= Tarefa =
Dê continuidade ao texto sobre a crise na Venezuela, começando logo após a última frase apresentada.

= Trecho do texto =
Já, em fevereiro, de 2017, informa-se que percentual de pessoas abaixo da linha de pobreza aumentou na Venezuela quase nove pontos de 2015 para 2016, atingindo 81,8% dos lares, segundo a Pesquisa sobre Condições de Vida na Venezuela (Encovi), feita por universidades e ONGs.

Informou-se que, com 165.000 homens, 25.000 na reserva e outros milhares da chamada Milícia Popular, a Força Armada Nacional Bolivariana (FANB) está, atualmente, no comando de ministérios-chave, como o da Fazenda, o de Alimentação e Terras, o de Pesca e Aquicultura, Energia Elétrica e Moradia, entre outros.

Em fevereiro deste ano de 2017, Maduro, que governa o país de forma ditatorial com apoio das Forças Armadas, criou uma companhia militar de mineração, petróleo e gás, que se somou à lista de empresas controladas pela FANB, como um canal de televisão, um banco, uma montadora e uma construtora.

Mas há os interesses norte-americanos na região que são de grande monta. Os militares hoje se constituem na Venezuela em verdadeiros capitães de indústria, tendo altas participações financeiras na empresa de petróleo, em empresa de comunicação do governo. Esse é o preço que os militares têm para manter Maduro no poder e o sistema chavista já falido.

Como divulgou o El País, os EUA são o principal destino das exportações petroleiras da Venezuela, que é o terceiro maior fornecedor para os Estados Unidos. Caracas vendeu, em média, 741.000 barris por dia de petróleo a Washington em 2016, segundo o registro do Departamento de Energia norte-americano. Tendo em conta o preço de referência do ano passado, o negócio movimenta 32,2 milhões de dólares (mais de 100 milhões de reais) por dia. Controlada pela Pdvsa desde os anos 1980, a Citgo é o principal comprador de combustível venezuelano nos EUA.

Sob uma inflação galopante que caminha para níveis insuportáveis, consequência dos danos causados pela política monetária totalmente submetida à vontade do Estado, e um índice de criminalidade que atinge nível de epidemia.

Um prédio de escritório em Caracas guarda um segredo: 20 computadores que "mineram" bitcoins- moeda eletrônica ilegal no país usada como maneira de escapar da galopante hiperinflação venezuelana. As criptomoedas, como são chamadas ess espécie de dinheiro virtual contestado em muitos países, estão se popularizando na Venezuela. Alguns usuários conseguem milhares de dólares por mês ao destinar computadores especiais para a mineração dos bitcoins.

Pessoas comuns adaptam seus computadores e conseguem tirar mais ou menos US$ 15 por mês. Parece pouco, mas no mercado negro esse dinheiro se transforma em 500 mil bolívares, quase o dobro do salário mínimo atual, cotado em 35o mil bolívares.

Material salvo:

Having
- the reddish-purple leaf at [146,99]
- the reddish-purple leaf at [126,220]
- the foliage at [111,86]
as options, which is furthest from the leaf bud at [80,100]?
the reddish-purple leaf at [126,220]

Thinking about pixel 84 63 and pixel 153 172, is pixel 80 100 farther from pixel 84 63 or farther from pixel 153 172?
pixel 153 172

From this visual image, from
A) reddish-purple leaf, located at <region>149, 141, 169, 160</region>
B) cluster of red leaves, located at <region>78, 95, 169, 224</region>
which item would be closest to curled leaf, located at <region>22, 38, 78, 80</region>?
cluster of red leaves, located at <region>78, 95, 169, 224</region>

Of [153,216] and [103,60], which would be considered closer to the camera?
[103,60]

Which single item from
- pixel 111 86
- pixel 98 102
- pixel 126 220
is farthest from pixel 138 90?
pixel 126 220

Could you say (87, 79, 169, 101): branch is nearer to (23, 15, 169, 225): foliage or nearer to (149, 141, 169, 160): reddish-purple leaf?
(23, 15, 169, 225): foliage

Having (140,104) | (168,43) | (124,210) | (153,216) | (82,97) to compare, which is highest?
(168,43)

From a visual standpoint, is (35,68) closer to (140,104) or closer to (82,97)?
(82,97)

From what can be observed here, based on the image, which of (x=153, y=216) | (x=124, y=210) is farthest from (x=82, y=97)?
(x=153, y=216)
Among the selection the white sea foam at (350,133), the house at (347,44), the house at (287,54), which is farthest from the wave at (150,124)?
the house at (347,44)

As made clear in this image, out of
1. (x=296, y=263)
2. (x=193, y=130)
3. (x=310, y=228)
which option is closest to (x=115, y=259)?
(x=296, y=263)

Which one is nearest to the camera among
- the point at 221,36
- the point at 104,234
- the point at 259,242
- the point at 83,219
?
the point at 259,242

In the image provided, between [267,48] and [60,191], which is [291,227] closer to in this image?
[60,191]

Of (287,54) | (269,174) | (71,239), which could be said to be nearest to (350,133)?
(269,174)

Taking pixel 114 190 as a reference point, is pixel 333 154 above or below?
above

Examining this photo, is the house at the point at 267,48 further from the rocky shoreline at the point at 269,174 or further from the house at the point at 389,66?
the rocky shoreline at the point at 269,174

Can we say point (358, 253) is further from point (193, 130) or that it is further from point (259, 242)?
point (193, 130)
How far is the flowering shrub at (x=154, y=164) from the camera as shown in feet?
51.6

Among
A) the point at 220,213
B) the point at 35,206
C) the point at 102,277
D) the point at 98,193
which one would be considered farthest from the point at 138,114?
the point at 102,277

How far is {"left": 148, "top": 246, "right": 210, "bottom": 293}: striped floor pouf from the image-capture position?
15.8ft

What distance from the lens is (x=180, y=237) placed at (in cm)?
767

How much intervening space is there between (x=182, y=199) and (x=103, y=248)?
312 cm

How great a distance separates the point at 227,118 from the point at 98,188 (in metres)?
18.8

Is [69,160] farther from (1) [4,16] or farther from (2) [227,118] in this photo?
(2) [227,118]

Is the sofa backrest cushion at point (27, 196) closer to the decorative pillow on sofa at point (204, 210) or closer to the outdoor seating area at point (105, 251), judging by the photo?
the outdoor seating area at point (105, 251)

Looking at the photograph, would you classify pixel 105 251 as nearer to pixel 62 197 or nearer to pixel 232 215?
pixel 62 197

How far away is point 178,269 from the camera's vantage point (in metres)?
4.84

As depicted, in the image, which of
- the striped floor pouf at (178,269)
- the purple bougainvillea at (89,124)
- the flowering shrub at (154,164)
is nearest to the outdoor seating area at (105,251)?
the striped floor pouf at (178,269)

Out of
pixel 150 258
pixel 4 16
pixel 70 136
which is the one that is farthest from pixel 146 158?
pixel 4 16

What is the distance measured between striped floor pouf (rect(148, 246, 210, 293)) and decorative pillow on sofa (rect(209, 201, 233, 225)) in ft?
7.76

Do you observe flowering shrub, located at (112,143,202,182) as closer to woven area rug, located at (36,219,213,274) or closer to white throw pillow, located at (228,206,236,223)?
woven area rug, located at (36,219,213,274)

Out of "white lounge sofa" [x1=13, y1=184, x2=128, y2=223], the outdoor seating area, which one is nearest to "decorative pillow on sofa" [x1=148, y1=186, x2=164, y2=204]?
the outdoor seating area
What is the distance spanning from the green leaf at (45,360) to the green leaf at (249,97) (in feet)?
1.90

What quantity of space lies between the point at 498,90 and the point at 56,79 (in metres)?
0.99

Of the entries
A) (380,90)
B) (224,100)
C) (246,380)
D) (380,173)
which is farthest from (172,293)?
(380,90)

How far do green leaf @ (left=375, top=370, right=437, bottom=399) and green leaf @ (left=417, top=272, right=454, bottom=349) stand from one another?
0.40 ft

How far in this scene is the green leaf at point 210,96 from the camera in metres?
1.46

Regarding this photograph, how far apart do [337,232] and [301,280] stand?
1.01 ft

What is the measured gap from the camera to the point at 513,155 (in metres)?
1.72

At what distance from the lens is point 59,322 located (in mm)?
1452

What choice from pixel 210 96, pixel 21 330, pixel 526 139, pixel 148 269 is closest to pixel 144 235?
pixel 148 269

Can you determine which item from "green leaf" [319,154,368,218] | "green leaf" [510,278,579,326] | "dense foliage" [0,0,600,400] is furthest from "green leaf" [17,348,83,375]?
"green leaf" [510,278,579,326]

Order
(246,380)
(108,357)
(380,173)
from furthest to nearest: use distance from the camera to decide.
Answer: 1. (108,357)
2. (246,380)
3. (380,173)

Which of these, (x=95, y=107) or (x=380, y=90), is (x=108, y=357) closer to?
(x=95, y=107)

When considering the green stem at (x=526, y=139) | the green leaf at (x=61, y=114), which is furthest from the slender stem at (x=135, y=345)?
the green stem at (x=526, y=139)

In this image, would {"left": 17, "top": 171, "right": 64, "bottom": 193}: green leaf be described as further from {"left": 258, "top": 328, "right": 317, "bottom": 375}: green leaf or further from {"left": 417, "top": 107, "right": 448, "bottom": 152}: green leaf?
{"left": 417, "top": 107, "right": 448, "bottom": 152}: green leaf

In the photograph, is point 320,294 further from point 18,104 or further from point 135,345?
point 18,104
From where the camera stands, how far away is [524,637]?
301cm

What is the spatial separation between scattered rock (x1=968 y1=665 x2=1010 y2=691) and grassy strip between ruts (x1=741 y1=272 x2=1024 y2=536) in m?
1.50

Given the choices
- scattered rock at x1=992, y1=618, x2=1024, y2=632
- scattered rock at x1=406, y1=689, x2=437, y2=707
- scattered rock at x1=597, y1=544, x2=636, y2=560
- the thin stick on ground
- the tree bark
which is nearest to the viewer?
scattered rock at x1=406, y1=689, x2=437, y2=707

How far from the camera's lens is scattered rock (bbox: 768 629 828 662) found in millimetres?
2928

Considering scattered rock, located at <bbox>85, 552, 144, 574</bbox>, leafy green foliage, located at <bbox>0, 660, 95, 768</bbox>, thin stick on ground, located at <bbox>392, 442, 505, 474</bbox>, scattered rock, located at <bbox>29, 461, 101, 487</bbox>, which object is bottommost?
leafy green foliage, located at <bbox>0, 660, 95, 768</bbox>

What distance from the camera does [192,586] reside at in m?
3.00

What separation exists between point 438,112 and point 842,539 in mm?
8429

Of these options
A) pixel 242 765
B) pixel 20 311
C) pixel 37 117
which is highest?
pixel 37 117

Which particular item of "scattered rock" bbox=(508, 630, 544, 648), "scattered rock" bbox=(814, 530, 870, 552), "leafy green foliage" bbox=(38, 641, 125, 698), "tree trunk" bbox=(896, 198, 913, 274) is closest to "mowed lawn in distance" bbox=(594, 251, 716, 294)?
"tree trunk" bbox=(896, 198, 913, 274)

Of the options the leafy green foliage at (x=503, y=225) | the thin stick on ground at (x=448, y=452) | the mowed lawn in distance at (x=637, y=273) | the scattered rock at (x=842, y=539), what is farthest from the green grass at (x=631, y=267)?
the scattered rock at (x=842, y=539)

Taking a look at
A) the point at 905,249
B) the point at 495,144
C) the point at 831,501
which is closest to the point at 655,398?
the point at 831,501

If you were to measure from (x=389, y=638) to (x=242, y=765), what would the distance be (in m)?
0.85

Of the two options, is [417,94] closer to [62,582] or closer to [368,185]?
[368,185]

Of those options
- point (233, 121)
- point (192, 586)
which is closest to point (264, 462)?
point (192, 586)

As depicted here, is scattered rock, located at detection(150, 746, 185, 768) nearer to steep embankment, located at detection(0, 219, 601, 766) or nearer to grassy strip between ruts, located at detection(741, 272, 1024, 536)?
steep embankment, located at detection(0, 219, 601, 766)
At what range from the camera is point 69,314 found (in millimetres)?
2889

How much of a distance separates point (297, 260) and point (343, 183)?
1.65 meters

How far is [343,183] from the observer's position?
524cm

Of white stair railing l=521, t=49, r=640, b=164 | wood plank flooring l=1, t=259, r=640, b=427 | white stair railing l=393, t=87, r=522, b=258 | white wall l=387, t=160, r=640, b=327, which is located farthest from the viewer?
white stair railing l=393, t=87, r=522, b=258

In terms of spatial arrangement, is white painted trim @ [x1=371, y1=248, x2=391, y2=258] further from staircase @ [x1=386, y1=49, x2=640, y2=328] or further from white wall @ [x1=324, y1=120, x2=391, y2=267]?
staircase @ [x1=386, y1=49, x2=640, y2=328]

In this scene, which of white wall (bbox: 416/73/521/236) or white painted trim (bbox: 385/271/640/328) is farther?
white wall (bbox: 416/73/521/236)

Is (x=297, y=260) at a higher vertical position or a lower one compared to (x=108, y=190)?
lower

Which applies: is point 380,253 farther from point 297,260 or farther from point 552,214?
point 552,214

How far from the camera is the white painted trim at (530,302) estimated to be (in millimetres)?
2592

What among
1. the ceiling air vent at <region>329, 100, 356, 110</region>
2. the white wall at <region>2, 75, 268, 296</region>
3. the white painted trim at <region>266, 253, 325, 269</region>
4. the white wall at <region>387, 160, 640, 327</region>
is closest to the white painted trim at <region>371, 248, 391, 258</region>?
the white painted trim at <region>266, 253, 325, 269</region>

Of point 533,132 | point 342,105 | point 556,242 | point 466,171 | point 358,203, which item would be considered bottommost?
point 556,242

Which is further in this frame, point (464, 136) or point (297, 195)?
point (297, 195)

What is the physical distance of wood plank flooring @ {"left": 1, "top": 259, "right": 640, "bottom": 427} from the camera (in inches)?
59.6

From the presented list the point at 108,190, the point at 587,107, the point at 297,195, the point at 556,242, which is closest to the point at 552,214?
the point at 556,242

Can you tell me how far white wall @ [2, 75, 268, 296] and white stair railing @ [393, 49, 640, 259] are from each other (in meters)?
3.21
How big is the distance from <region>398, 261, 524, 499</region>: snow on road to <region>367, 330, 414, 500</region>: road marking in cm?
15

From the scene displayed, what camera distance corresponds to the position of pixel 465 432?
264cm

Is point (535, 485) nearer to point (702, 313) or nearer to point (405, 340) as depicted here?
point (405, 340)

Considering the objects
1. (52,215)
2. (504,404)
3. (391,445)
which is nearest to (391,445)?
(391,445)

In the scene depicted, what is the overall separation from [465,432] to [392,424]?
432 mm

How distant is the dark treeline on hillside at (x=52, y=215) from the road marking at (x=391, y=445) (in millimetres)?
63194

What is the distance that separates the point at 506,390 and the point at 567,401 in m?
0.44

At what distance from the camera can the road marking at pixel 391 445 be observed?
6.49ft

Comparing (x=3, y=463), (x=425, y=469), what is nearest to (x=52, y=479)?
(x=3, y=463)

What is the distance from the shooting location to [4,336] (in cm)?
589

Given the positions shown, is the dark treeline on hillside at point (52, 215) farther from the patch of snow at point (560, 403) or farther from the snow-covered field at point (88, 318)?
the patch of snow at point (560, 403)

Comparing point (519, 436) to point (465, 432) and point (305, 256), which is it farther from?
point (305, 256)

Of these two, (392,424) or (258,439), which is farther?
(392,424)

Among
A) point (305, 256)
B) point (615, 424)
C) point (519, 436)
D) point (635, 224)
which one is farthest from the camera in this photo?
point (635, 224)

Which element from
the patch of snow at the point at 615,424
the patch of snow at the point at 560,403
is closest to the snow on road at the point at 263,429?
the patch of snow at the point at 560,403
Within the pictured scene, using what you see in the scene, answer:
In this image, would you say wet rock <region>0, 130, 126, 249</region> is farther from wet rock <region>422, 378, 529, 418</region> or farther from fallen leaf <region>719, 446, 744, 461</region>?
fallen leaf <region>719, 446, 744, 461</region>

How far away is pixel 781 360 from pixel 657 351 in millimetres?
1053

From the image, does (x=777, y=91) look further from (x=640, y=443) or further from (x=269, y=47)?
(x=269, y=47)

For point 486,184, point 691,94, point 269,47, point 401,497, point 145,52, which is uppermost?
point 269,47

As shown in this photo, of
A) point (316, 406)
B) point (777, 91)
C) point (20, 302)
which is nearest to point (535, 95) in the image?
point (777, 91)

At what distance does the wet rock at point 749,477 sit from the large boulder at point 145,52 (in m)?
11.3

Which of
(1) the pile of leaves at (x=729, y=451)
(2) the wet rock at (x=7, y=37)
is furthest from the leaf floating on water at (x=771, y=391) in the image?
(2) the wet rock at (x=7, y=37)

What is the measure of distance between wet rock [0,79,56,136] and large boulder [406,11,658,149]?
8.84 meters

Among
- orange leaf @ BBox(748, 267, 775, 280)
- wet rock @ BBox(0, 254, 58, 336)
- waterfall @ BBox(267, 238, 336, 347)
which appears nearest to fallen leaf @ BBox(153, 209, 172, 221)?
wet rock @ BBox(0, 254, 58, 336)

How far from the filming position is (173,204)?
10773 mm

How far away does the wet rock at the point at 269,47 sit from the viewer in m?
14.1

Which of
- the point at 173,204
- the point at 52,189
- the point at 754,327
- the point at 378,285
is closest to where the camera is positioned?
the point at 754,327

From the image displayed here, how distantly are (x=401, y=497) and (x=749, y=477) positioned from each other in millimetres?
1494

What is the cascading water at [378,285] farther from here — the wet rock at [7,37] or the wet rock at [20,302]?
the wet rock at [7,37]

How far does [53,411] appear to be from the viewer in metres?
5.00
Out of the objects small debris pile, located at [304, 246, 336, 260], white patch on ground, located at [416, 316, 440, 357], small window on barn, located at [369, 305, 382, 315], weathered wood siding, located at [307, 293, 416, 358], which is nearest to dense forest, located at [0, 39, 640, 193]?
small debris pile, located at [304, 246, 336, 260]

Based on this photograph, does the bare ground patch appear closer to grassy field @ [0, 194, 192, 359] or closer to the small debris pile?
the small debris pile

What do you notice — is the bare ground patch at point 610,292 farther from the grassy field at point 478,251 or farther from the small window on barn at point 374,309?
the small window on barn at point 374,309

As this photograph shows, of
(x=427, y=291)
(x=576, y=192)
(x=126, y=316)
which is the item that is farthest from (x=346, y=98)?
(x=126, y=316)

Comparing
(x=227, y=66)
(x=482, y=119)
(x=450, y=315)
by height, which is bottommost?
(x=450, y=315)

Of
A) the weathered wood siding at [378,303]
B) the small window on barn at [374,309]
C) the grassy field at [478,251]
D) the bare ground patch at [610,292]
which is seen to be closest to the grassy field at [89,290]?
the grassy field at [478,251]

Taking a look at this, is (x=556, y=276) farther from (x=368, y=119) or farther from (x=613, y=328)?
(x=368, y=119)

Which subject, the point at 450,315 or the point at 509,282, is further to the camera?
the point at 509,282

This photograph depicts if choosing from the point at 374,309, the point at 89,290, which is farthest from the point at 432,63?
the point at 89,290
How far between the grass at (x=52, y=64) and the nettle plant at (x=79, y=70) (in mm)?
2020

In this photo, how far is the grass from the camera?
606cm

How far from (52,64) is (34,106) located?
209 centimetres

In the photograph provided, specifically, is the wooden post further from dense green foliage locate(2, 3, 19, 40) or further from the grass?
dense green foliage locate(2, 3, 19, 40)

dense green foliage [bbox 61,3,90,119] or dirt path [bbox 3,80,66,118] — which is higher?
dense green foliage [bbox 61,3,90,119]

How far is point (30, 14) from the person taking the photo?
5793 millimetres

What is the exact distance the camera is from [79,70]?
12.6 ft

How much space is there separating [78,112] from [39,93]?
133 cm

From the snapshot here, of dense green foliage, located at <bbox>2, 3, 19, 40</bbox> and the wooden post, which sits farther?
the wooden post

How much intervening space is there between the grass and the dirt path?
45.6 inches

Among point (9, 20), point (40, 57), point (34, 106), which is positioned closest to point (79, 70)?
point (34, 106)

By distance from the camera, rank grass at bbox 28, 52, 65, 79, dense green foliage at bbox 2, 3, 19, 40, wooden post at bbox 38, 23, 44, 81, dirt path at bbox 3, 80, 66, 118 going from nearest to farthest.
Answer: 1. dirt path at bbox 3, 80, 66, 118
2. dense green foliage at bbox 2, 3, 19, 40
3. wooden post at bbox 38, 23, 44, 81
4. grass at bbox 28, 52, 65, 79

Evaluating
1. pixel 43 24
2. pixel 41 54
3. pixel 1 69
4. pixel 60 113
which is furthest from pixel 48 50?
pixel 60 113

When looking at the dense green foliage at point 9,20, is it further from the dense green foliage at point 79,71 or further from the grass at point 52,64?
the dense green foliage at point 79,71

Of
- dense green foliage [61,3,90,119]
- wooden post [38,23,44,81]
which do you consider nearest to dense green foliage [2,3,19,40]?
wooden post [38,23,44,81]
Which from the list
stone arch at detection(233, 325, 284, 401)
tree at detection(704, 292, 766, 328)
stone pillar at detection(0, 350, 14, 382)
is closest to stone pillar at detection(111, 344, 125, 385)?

= Resultado do exercício =
Há uma impressionante migração da população venezuelana para outros países.

A Venezuela já não é mais apenas aquele pedaço de terra entre Brasil, Colômbia, Guiana e o mar do Caribe. A Venezuela é também a Espanha. É o México, os Estados Unidos. Se os países são seus habitantes, e tantos deles já se foram da Venezuela, então onde fica a Venezuela? “No mundo todo. Os venezuelanos se expandiram tanto que estão construindo uma nova geografia. Uma geografia que não se vê no mapa tradicional”, reflete o sociólogo Tomás Páez, organizador do livro La Voz de la Diáspora Venezolana (editora Catarata, 2015).

Uma quantidade notável dos venezuelanos que emigram para o Brasil são da etnia indígena warao. A maioria deles, ao migrar, se assentam no estado de Roraima, na qual é limítrofe com a Venezuela.

A Venezuela tem combatido a revolta da população que lá ainda está por milícias armadas.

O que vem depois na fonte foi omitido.